L’Allemagne a fait un pas en avant en approuvant l’utilisation du HVO comme alternative au diesel, ce qui pourrait entraîner une réduction significative allant jusqu’à 90 % des émissions de CO2. Cette initiative s’inscrit dans le cadre d’un effort visant à relever les défis environnementaux et climatiques, mettant en avant la polyvalence et l’efficacité de ce biocarburant dérivé d’huiles végétales.
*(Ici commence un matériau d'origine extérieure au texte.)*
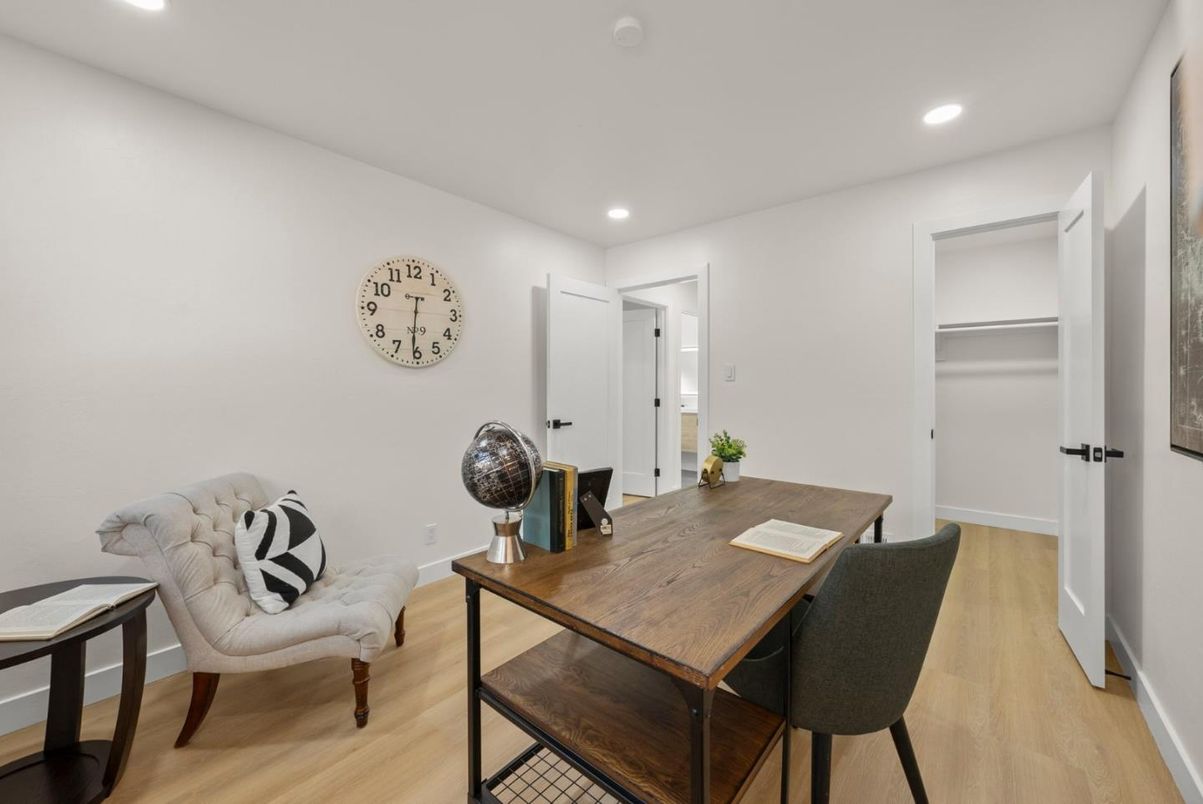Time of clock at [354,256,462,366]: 6:31
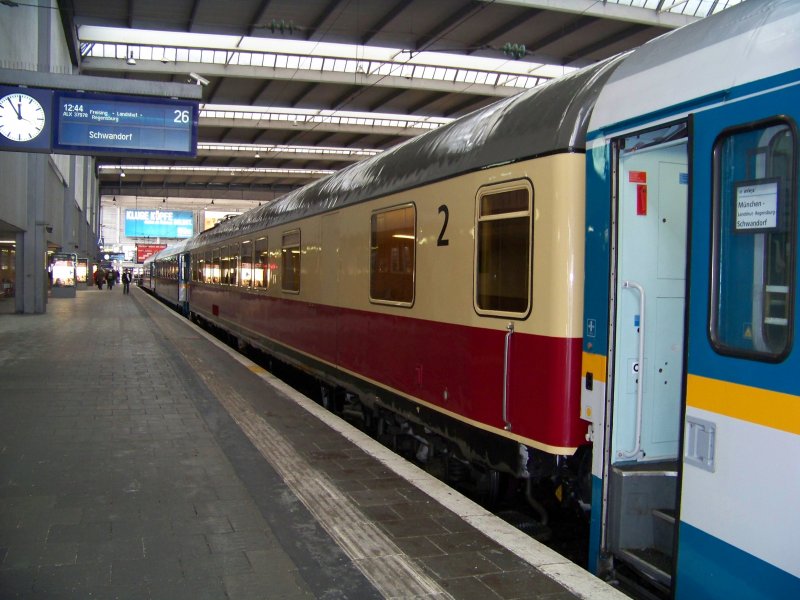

Le HVO offre l’avantage supplémentaire d’être compatible avec les moteurs diesel existants, ce qui facilite son adoption dans l’industrie du transport. Cependant, en Espagne, malgré quelques progrès dans la commercialisation du HVO, aucune réglementation claire n’a encore été établie. Cela soulève des questions sur la direction que prendra le pays en matière de politiques énergétiques et environnementales.
Fenadismer, conscient de l’importance de diversifier les technologies de propulsion pour réduire la pollution, préconise une stratégie globale incluant à la fois l’électrification et l’utilisation du HVO. Ils estiment qu’une transition ordonnée vers la mobilité électrique, associée à la promotion du HVO, pourrait bénéficier à la fois aux transporteurs et à l’environnement.
Il est essentiel de trouver un équilibre entre la viabilité économique et les préoccupations environnementales lors de la prise de décisions concernant l’avenir des transports. À cet égard, le HVO pourrait jouer un rôle crucial en offrant une solution intermédiaire permettant de réduire les émissions sans compromettre l’efficacité opérationnelle ou nécessiter de nouvelles infrastructures coûteuses.
De plus, Fenadismer souligne le potentiel du HVO pour prolonger la durée de vie des véhicules actuels et exploiter l’infrastructure existante des stations-service. Ils plaident en faveur d’une transition réaliste et économiquement viable, tenant compte à la fois des limitations des transporteurs et de la stabilité de l’approvisionnement électrique national.